» **Directions**
Start with the line containing "Out of the point" and write out each line through the end of the listing, exactly as given.

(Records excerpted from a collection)
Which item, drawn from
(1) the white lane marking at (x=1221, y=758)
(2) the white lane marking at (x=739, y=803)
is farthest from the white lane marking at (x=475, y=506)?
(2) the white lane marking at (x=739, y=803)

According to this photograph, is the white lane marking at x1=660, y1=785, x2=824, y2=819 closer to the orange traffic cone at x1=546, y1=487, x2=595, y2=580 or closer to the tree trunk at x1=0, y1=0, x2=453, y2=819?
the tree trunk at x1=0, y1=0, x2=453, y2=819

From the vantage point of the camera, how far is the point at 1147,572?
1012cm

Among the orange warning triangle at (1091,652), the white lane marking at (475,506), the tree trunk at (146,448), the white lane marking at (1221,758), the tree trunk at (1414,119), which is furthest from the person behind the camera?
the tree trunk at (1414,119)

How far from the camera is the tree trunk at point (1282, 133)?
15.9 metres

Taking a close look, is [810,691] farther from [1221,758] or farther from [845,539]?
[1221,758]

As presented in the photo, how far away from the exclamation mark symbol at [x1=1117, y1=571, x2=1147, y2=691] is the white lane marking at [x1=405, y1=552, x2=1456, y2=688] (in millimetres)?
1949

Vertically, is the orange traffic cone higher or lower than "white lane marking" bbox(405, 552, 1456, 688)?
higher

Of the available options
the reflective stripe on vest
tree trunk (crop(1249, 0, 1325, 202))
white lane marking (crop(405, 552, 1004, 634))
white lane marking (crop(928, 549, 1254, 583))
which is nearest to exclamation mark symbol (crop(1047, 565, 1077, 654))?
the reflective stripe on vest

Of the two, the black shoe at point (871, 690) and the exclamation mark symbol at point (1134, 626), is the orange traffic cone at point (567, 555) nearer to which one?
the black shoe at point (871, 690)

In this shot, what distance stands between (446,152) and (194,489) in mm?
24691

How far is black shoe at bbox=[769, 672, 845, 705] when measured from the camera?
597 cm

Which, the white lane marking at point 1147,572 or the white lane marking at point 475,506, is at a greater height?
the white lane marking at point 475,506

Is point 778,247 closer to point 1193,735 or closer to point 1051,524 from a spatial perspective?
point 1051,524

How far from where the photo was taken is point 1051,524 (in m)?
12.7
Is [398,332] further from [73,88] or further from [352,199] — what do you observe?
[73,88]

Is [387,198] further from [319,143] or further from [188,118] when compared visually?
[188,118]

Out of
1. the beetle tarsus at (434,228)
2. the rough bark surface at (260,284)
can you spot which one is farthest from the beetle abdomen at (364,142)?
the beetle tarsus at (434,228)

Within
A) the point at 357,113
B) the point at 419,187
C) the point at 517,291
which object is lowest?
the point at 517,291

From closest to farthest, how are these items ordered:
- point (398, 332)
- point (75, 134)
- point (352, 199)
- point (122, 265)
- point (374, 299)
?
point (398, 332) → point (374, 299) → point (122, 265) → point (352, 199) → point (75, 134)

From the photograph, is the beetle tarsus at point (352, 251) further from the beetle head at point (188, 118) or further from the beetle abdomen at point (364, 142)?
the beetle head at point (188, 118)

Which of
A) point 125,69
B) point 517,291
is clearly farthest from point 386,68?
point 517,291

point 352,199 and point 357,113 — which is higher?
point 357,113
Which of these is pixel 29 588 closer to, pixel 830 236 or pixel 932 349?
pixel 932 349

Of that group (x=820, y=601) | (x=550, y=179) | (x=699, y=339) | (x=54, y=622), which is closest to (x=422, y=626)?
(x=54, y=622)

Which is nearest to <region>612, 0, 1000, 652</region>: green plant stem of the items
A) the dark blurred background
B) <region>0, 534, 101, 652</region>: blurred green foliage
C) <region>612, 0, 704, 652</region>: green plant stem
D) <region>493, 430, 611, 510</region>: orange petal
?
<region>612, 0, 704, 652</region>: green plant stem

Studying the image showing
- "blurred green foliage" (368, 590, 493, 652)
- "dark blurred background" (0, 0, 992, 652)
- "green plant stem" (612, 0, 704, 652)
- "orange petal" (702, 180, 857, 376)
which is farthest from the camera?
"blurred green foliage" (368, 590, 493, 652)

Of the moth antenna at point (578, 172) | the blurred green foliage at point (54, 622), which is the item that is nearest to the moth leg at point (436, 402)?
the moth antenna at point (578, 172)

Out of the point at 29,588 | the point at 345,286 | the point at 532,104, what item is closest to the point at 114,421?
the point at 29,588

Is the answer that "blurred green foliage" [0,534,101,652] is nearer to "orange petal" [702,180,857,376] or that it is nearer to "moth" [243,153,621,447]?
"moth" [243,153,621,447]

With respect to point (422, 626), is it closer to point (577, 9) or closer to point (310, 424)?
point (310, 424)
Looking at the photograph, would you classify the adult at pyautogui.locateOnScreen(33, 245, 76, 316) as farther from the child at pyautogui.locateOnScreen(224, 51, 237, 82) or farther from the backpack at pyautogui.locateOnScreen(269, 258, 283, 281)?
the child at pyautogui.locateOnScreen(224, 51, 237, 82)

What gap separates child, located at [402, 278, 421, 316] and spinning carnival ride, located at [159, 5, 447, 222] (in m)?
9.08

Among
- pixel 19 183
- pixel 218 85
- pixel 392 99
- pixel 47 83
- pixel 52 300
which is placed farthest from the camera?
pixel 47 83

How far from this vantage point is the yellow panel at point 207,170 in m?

» **Result**
Out of the point at 29,588 | the point at 345,286 | the point at 532,104, what item is closest to the point at 114,421?
the point at 29,588

Is the answer that "blurred green foliage" [0,534,101,652] is nearer to "orange petal" [702,180,857,376] or that it is nearer to "moth" [243,153,621,447]?
"moth" [243,153,621,447]

With respect to point (422, 626), is it closer to point (577, 9) or closer to point (310, 424)?
point (310, 424)
Looking at the photograph, would you classify the adult at pyautogui.locateOnScreen(33, 245, 76, 316) as farther from the child at pyautogui.locateOnScreen(224, 51, 237, 82) or farther from the backpack at pyautogui.locateOnScreen(269, 258, 283, 281)?
the child at pyautogui.locateOnScreen(224, 51, 237, 82)

What gap separates child, located at [402, 278, 421, 316] and spinning carnival ride, located at [159, 5, 447, 222] (in m)?
9.08

Among
- pixel 19 183
- pixel 218 85
- pixel 392 99
- pixel 47 83
- pixel 52 300
which is placed farthest from the camera?
pixel 47 83

How far from this vantage point is the yellow panel at point 207,170 in m?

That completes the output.